Goals and benefits of and what even is UAAR

  1. Understanding AI, the problem of AI safety, and its importance
  2. Make new friends
  3. Network with people in the field
  4. Funding/resources members are eligible to receive: including but not limited to books, compute resources for projects, free drinks and snacks at meetings, etc.
  5. Opportunities members are opened up to: research fellowships, part-time and full-time work opportunities, funding for projects and career development.
  6. Making real, visible progress in AI safety & getting work experience (by participating in research sprints, other hackathon, doing self research, writing papers, and more)
  7. And always remember to have fun :)

ML background knowledge

We recapped a bit of the two 3B1B videos on Neural Networks and Gradient Descent.
We established the following:

  • Modern AIs are more like “matrices with a lot of numbers” than a software program
  • We don’t so much code up AI, as we do find them, typically through gradient descent and backpropagation
  • AI is quite good at doing things, despite this surprisingly “simple” concept of selection

qronox writes on the whiteboard

Why is AI alignment a problem?

We discussed why us “finding” AI is unsettling, and why that leads to the alignment problem.

  1. We don’t understand the AI at a low-level (the matrices are too big and complicated)
  2. There is precedent for the AI not acting according to how we want it, both theoretical and empirical
  3. This can become a massive issue for reliability, and further, when it can perform self-modification, an existential one too
    As of right now, there is no good solution to this problem.
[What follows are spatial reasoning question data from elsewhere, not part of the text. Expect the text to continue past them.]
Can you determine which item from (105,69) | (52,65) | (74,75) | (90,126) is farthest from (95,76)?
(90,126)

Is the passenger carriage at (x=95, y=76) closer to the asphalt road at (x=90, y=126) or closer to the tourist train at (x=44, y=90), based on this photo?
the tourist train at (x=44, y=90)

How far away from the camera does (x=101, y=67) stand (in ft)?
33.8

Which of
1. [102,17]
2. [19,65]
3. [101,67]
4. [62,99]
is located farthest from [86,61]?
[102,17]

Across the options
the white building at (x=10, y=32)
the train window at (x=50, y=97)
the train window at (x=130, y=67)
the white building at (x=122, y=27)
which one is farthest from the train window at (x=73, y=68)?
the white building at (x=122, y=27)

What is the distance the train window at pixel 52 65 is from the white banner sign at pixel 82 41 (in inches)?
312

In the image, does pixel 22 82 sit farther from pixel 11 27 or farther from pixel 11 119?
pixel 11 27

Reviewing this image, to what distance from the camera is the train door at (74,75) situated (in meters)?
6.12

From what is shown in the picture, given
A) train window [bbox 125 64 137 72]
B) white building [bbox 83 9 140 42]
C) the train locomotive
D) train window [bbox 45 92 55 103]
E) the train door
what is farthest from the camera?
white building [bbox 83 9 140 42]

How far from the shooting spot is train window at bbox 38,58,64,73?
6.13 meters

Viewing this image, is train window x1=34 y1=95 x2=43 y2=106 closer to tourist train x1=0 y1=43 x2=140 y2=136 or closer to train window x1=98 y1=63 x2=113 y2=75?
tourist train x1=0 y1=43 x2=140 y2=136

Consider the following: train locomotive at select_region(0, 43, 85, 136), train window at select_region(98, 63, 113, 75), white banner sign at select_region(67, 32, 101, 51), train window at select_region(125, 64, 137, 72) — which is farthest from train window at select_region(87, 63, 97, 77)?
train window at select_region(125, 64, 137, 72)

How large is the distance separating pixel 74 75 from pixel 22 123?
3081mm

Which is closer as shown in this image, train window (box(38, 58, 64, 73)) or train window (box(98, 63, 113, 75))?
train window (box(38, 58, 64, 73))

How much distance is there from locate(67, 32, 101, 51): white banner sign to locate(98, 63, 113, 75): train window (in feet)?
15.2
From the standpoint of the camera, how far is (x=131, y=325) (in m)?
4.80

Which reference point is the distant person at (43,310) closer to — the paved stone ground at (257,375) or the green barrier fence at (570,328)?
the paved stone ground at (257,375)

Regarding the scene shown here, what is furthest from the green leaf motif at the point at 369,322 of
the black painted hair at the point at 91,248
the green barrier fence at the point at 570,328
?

What are people trying to do to address this?

  • Agent foundations
    Mathematics for figuring out what an agent is or does
  • AI policy
    Legal stuff for prevention of AI misuse and regulating AI development
  • Concept-based interpretability
    What the AI is doing; in terms of high-level “features”, as opposed to circuits (mech-interp)
  • Mechanistic interpretability
    What the AI is doing; in terms of its individual or groups of neurons
  • Red-teaming
    Hacking the AI to force it to spit out misaligned output so we can identify and fix it
  • Cooperative AI
    Improving human - AI or AI - AI cooperation.
  • Dangerous capabilities evaluation
    Evaluate how dangerous the AI is, see if we can elicit dangerous capabilities from current models, create rigorous evaluations to ensure we can detect dangerous capabilities when they arise
  • Scalable oversight
    Building AI systems that scale up and can also evaluate other AI when their capabilities surpass ours
  • Many more…

working hard from session 1